P(2, 3) lies on the curve y=(1/2)x^2+1. O is the origin, M is the foot of the perpendicular to the x-axis and the curve intersects the y-axis at A. The area bounded by AO, OM, MP and the curve PA of the curve is rotated through four right angles about the y-axis. Find the volume of the solid formed, giving your answer as a multiple of π.

The curve y = 1 -(1/4)x^2 intersects the positive side of the x-axis at A and the y-axis at B. O is the origin.
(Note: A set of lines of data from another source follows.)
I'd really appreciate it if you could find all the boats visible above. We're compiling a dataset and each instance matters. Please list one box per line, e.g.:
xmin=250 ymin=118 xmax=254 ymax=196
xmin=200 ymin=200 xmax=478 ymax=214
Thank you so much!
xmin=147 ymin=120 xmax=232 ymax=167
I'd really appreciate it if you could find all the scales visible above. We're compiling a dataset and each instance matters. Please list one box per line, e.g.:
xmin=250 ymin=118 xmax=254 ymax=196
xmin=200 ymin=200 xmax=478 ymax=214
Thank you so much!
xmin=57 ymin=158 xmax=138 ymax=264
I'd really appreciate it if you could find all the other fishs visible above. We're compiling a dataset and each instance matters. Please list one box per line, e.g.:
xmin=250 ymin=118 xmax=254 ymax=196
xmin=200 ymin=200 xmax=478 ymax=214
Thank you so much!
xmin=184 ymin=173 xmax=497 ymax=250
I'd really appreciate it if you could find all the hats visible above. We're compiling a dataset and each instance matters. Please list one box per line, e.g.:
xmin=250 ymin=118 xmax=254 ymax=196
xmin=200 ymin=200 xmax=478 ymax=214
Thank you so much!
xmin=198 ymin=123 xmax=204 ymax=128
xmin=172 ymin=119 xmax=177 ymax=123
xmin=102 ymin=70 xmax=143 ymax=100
Calculate the volume generated when the finite area bounded by BO, OA, and the arc AB is rotated through four right angles
i. about the x-axis
ii. about the y-axis.
Give each answer as a multiple of π.

The straight line y = 3x − 3 intersects the parabola y^2 = 12x at the points P and
Q. Show that P and Q lie on opposite side of the x-axis and calculate the finite
area bounded by the chord and the arc PQ of the parabola.

The curve y = (1 + x)(3 − x) intersects the positive side of the x-axis at A. The
tangent to the curve at O, the origin, intersects the curve again at P. Calculate
i. the finite area bounded by the curve and OA,
ii. the finite area bounded by the curve and OP

“Count Every Particle” is a game conducted by the teachers and students to generate funds for the victims of Typhoon. The game was, the participant will buy a ticket so that they have chance to guess the exact number of particles of the sand that is placed in a vase. The following hints were given:
(1) It is assumed that the volume of every particle is 6.4π x 10^-12 cm^3.
(2) The height of the vase is 32 cm; and
(3) The equation of the curve that the vase made of is given by y=x^2 - 6 wit domain x≥ -2.
To win this game, calculate the exact number of particles that can be placed in the vase.

Supposes a flexible cable is suspended between two towers that are 200 feet apart forms a curve whose equation is y=75(e^x/150 + e^-x/150). Calculate the length of the cable.